_WHAT YOU HAVE TO DO:_
Reproduce the data below word for word, every line included, but omit the pictures.

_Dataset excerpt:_
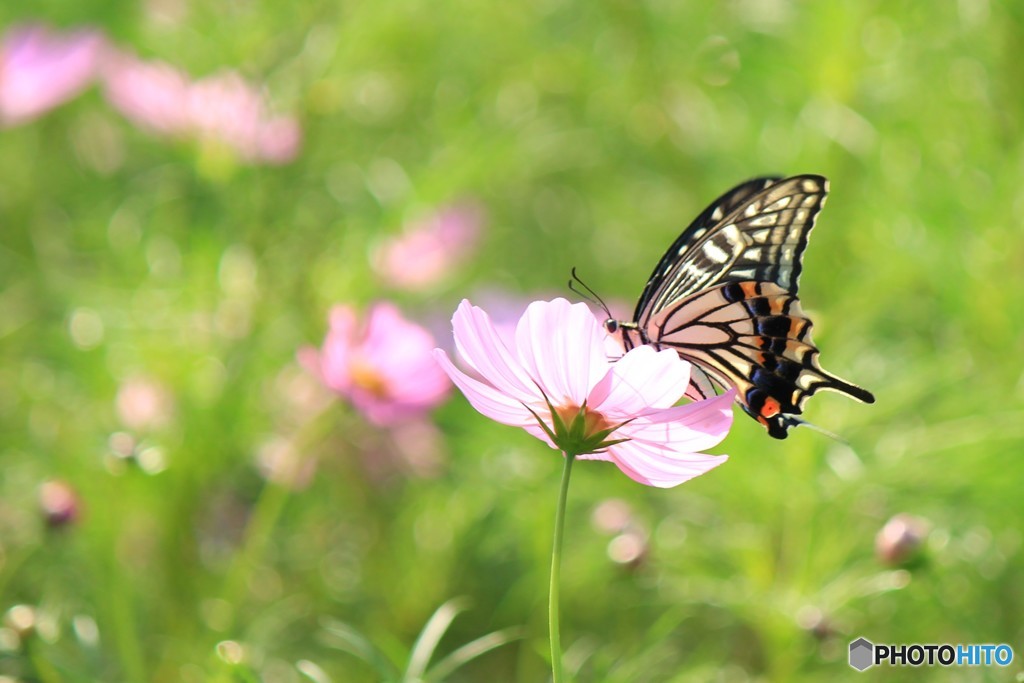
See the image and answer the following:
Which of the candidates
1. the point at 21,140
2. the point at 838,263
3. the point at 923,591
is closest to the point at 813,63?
the point at 838,263

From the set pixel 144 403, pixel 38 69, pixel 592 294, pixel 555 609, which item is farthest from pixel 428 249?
pixel 555 609

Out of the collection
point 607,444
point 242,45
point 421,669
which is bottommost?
point 421,669

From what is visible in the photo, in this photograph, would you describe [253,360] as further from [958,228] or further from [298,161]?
[958,228]

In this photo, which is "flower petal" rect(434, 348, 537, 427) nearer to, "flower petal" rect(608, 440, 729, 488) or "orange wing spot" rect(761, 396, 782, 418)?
"flower petal" rect(608, 440, 729, 488)

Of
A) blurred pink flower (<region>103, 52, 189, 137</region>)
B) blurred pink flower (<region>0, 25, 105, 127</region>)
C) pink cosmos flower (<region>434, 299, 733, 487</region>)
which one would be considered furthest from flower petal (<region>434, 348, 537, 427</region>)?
blurred pink flower (<region>0, 25, 105, 127</region>)

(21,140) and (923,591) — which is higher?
(21,140)

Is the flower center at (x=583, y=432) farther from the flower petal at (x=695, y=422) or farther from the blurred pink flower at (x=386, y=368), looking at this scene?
the blurred pink flower at (x=386, y=368)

_TASK ANSWER:_
See the image and answer the following:
Which of the candidates
1. the point at 21,140
2. the point at 838,263
3. the point at 923,591
is closest to the point at 813,63?
the point at 838,263

From the set pixel 144 403, pixel 38 69, pixel 592 294, pixel 555 609, which item is farthest from pixel 428 249?
pixel 555 609

Out of the collection
point 607,444
point 242,45
point 421,669
which is bottommost?
point 421,669

From what is visible in the photo, in this photograph, would you describe [253,360] as further from [958,228] or further from [298,161]?
[958,228]

In this photo, which is "flower petal" rect(434, 348, 537, 427) nearer to, "flower petal" rect(608, 440, 729, 488) or "orange wing spot" rect(761, 396, 782, 418)?
"flower petal" rect(608, 440, 729, 488)

Of
A) blurred pink flower (<region>103, 52, 189, 137</region>)
B) blurred pink flower (<region>0, 25, 105, 127</region>)
C) pink cosmos flower (<region>434, 299, 733, 487</region>)
which one would be considered furthest from flower petal (<region>434, 348, 537, 427</region>)?
blurred pink flower (<region>0, 25, 105, 127</region>)

(21,140) and (923,591) — which is higher?
(21,140)

Is the flower center at (x=583, y=432) farther from the flower petal at (x=695, y=422) or farther from the blurred pink flower at (x=386, y=368), looking at this scene?
the blurred pink flower at (x=386, y=368)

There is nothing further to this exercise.